__TASK STATEMENT__:
What is needed is an exact copy of the entries below, with the pictures left out.

Stored items
= Beginning of Section =

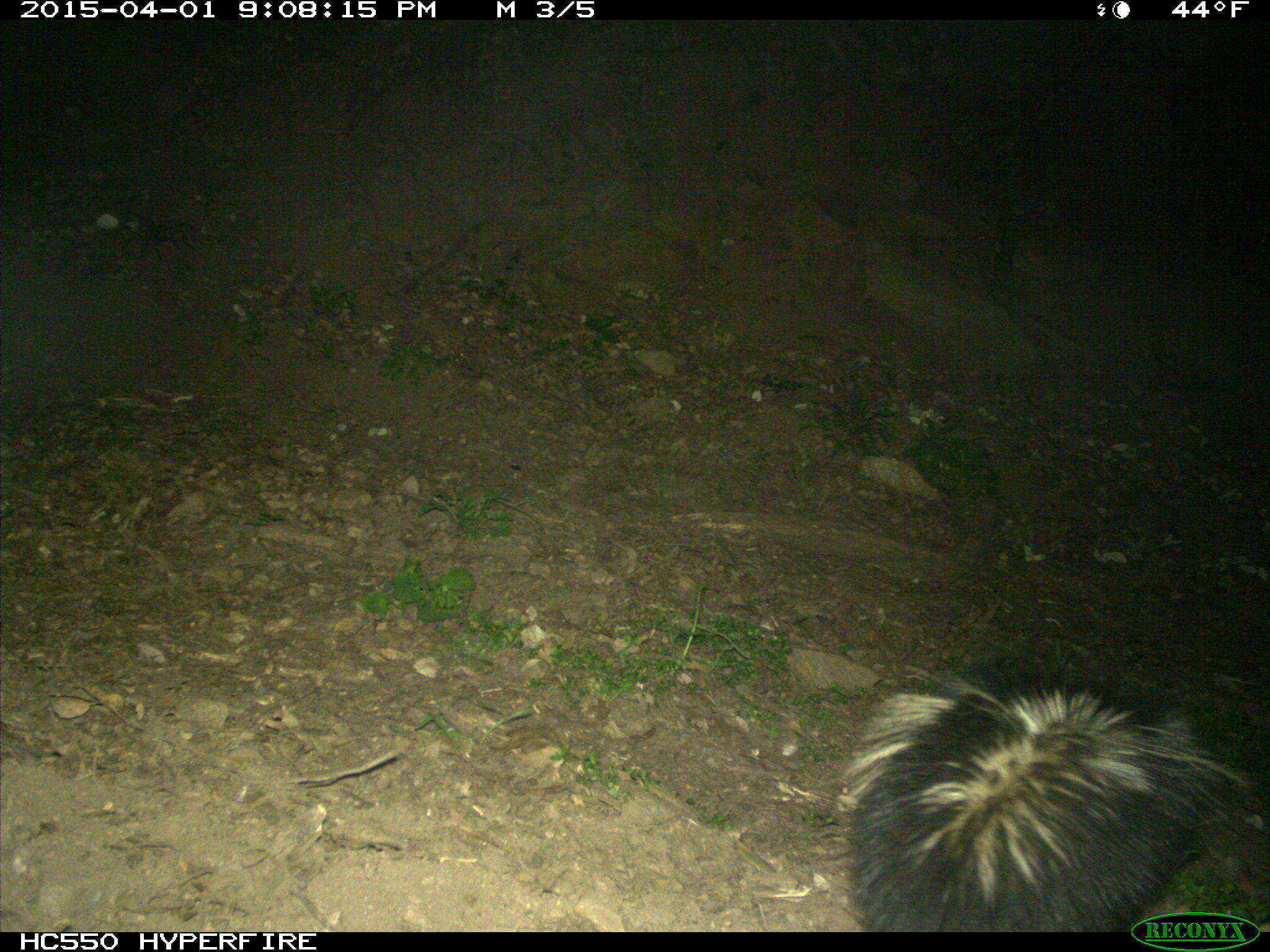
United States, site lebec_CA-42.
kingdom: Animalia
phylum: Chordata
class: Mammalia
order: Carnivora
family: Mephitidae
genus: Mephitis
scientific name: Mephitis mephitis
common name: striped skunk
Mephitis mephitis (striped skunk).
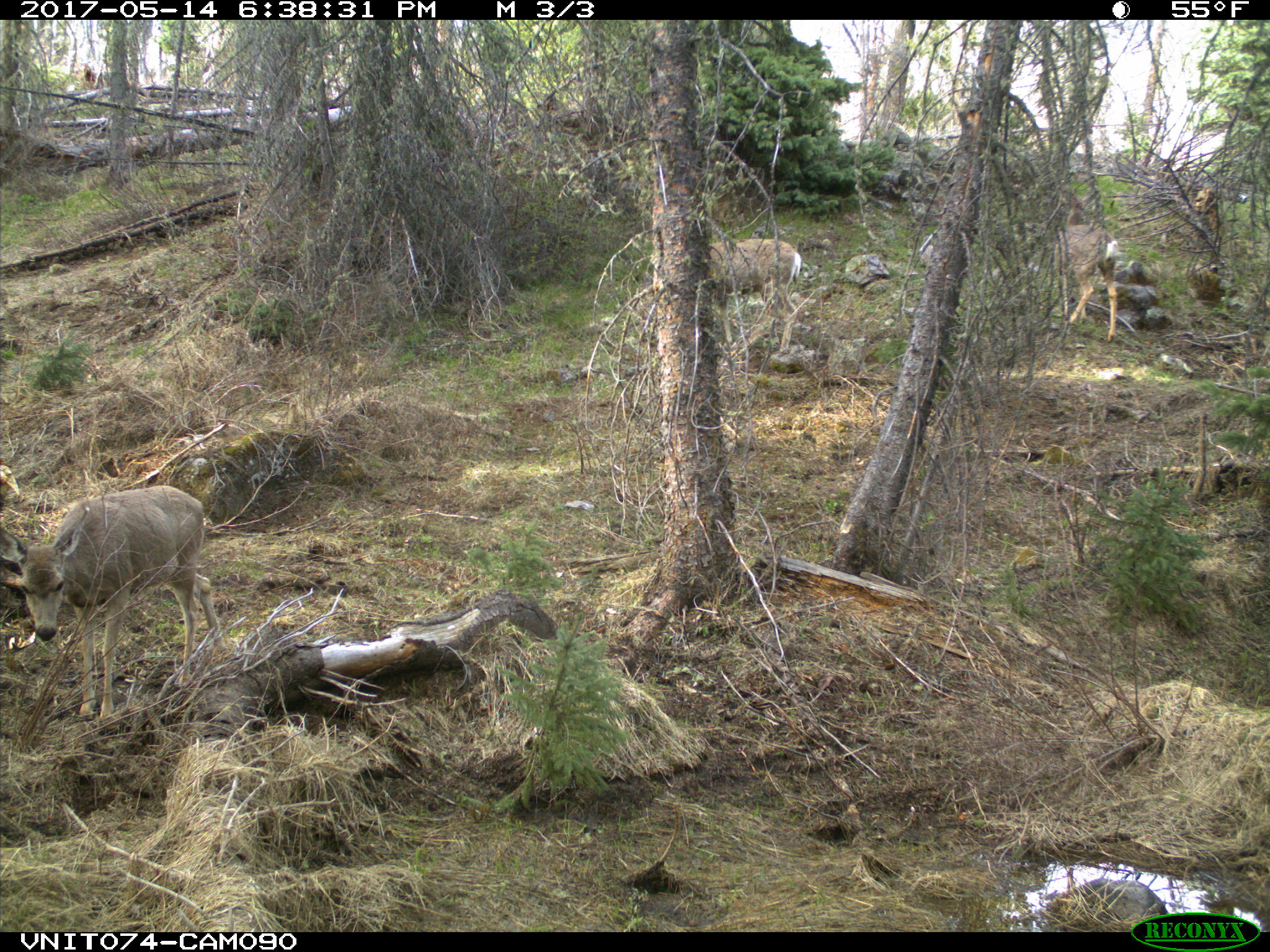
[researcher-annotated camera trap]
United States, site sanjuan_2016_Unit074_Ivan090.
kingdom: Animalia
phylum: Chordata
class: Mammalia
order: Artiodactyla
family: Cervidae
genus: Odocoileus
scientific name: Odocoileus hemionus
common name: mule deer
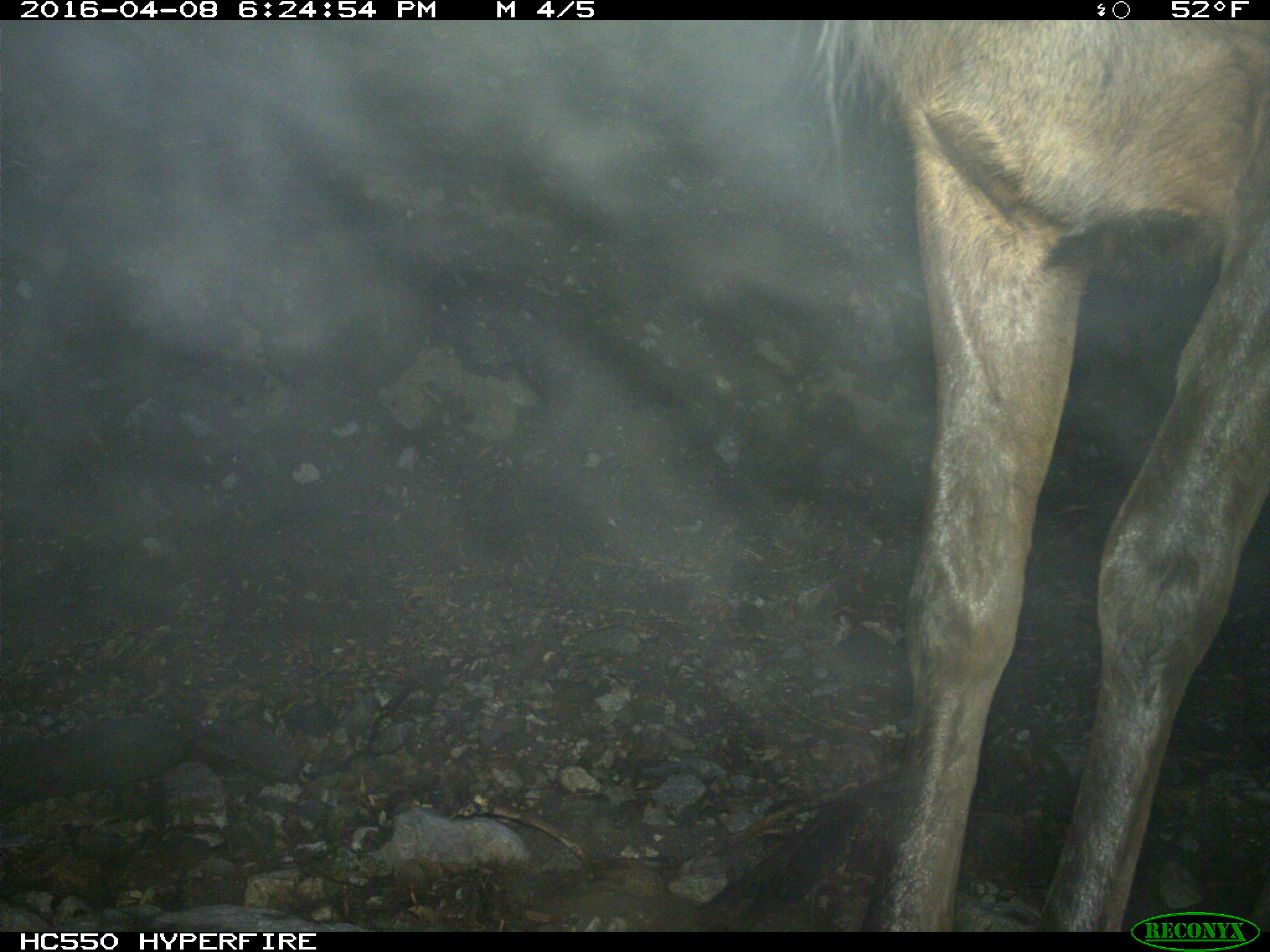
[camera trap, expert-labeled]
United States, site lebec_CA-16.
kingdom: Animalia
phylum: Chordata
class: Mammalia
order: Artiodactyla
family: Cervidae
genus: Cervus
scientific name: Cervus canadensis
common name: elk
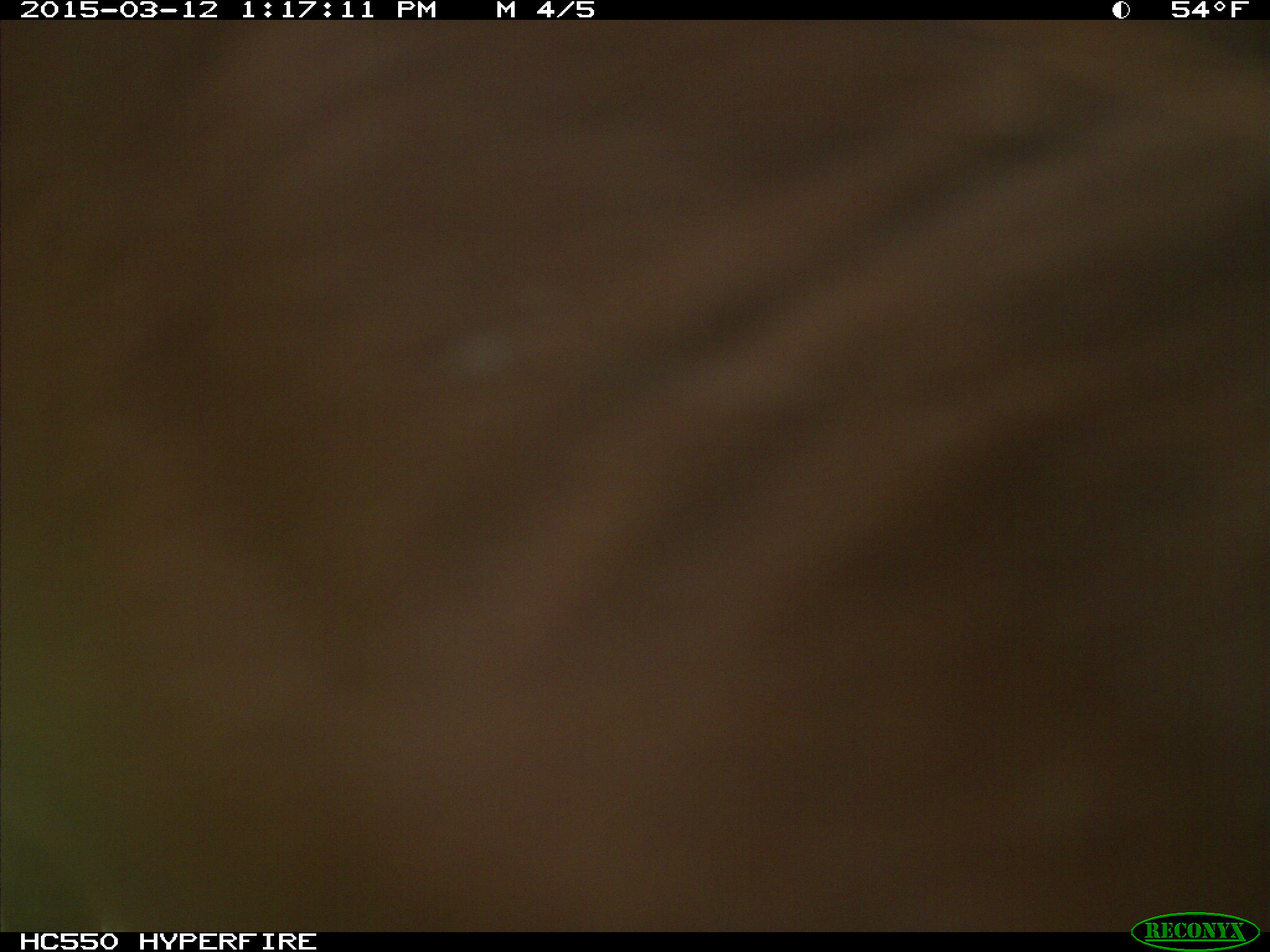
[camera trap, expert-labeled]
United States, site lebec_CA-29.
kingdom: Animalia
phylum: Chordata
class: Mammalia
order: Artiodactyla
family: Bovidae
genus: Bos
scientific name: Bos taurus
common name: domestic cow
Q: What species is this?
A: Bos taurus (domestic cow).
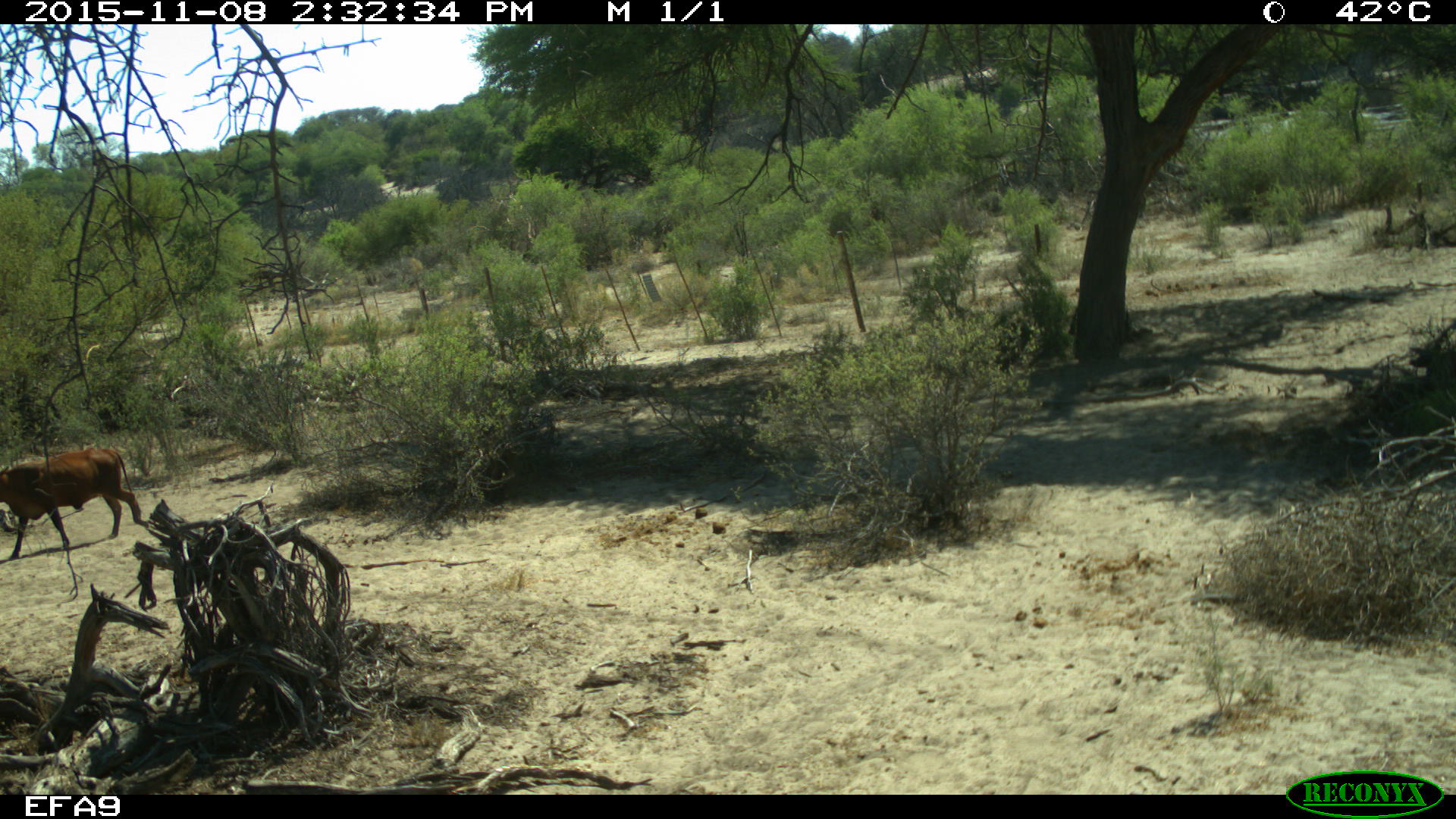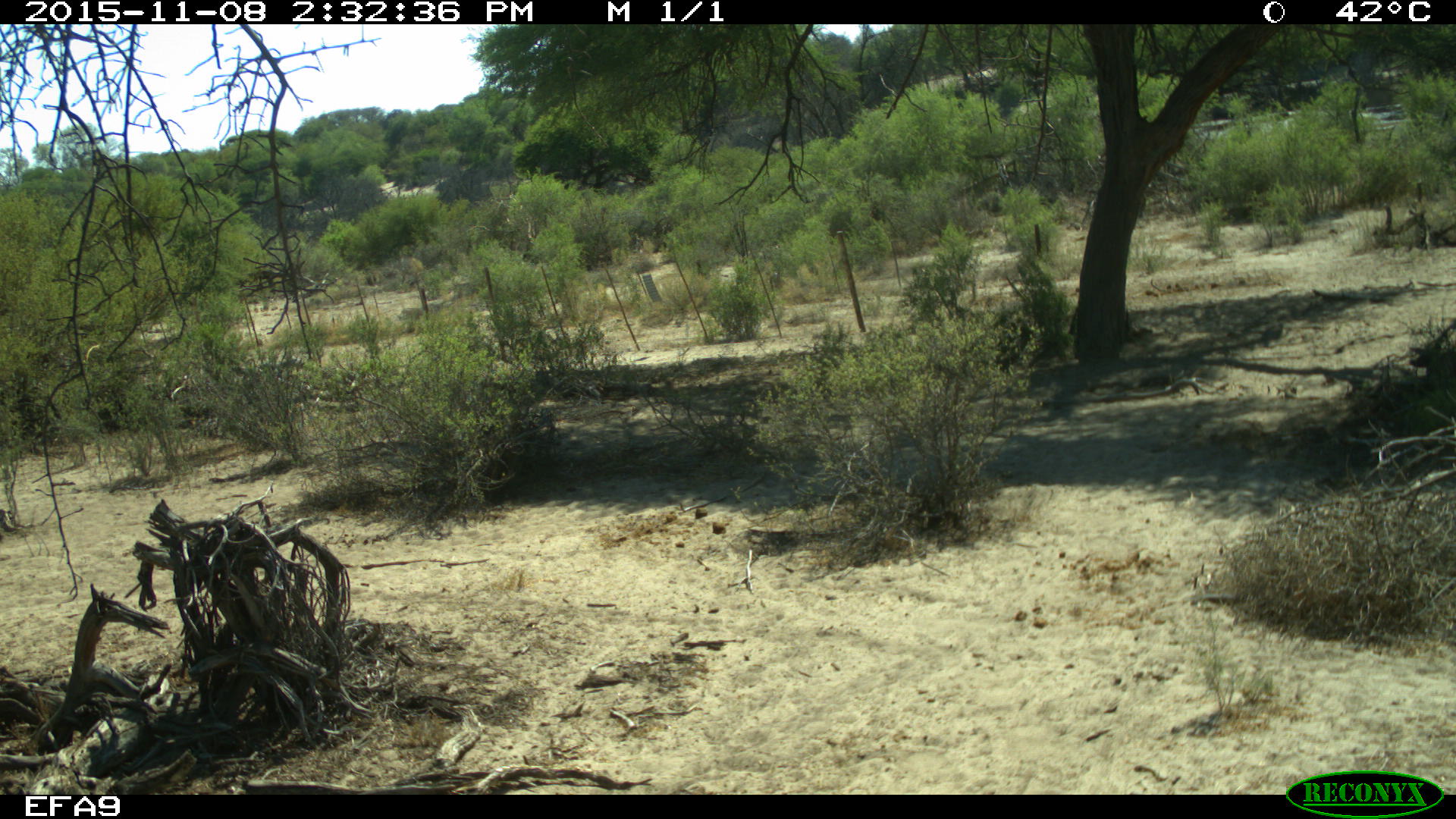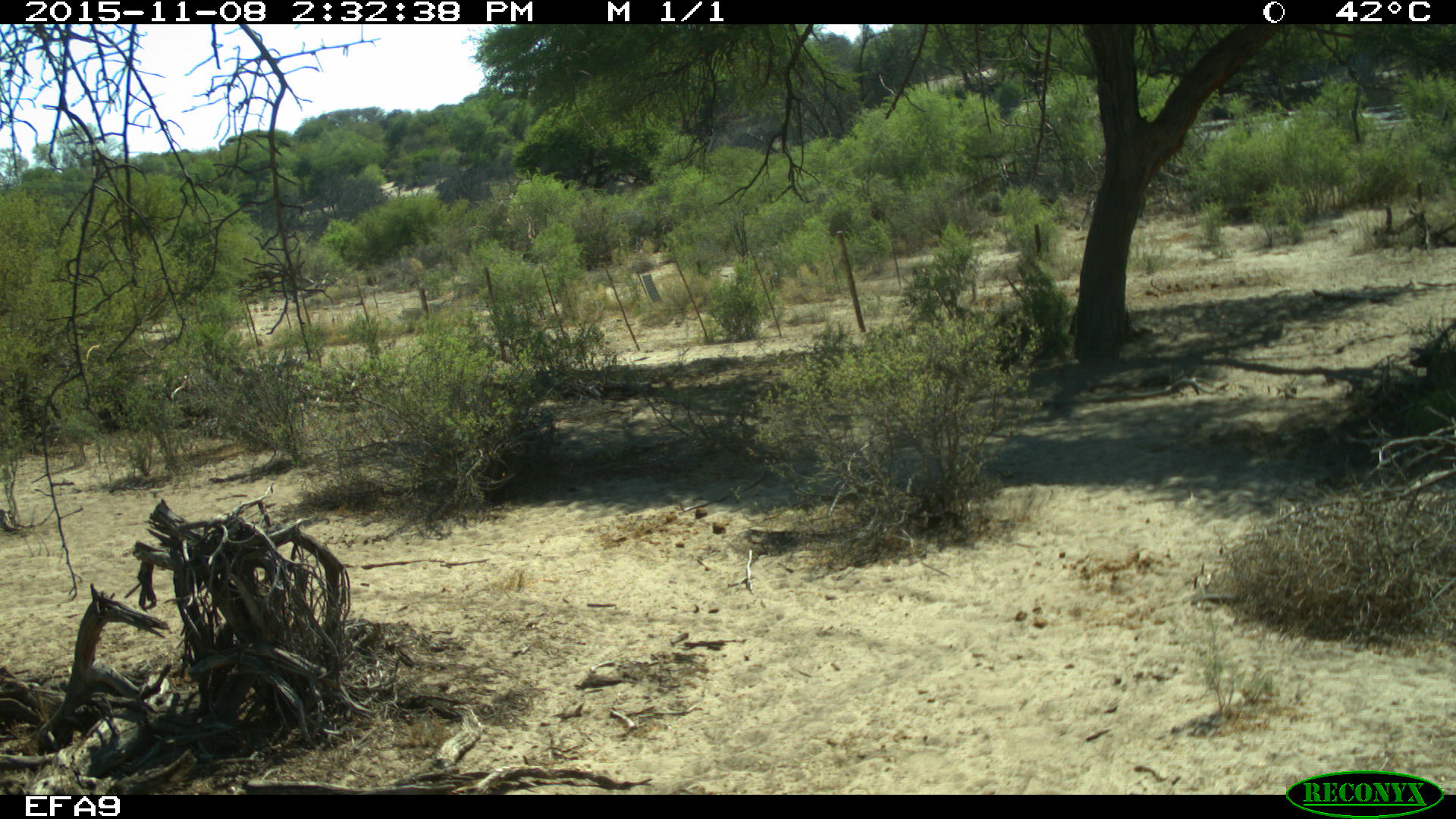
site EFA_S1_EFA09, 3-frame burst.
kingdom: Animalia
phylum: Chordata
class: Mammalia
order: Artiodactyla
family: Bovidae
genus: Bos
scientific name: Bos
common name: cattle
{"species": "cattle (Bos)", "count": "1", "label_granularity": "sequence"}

= End of Section =

__ANSWER BOX__:
United States, site lebec_CA-42.
kingdom: Animalia
phylum: Chordata
class: Mammalia
order: Carnivora
family: Mephitidae
genus: Mephitis
scientific name: Mephitis mephitis
common name: striped skunk
Mephitis mephitis (striped skunk).
[researcher-annotated camera trap]
United States, site sanjuan_2016_Unit074_Ivan090.
kingdom: Animalia
phylum: Chordata
class: Mammalia
order: Artiodactyla
family: Cervidae
genus: Odocoileus
scientific name: Odocoileus hemionus
common name: mule deer
[camera trap, expert-labeled]
United States, site lebec_CA-16.
kingdom: Animalia
phylum: Chordata
class: Mammalia
order: Artiodactyla
family: Cervidae
genus: Cervus
scientific name: Cervus canadensis
common name: elk
[camera trap, expert-labeled]
United States, site lebec_CA-29.
kingdom: Animalia
phylum: Chordata
class: Mammalia
order: Artiodactyla
family: Bovidae
genus: Bos
scientific name: Bos taurus
common name: domestic cow
Q: What species is this?
A: Bos taurus (domestic cow).
site EFA_S1_EFA09, 3-frame burst.
kingdom: Animalia
phylum: Chordata
class: Mammalia
order: Artiodactyla
family: Bovidae
genus: Bos
scientific name: Bos
common name: cattle
{"species": "cattle (Bos)", "count": "1", "label_granularity": "sequence"}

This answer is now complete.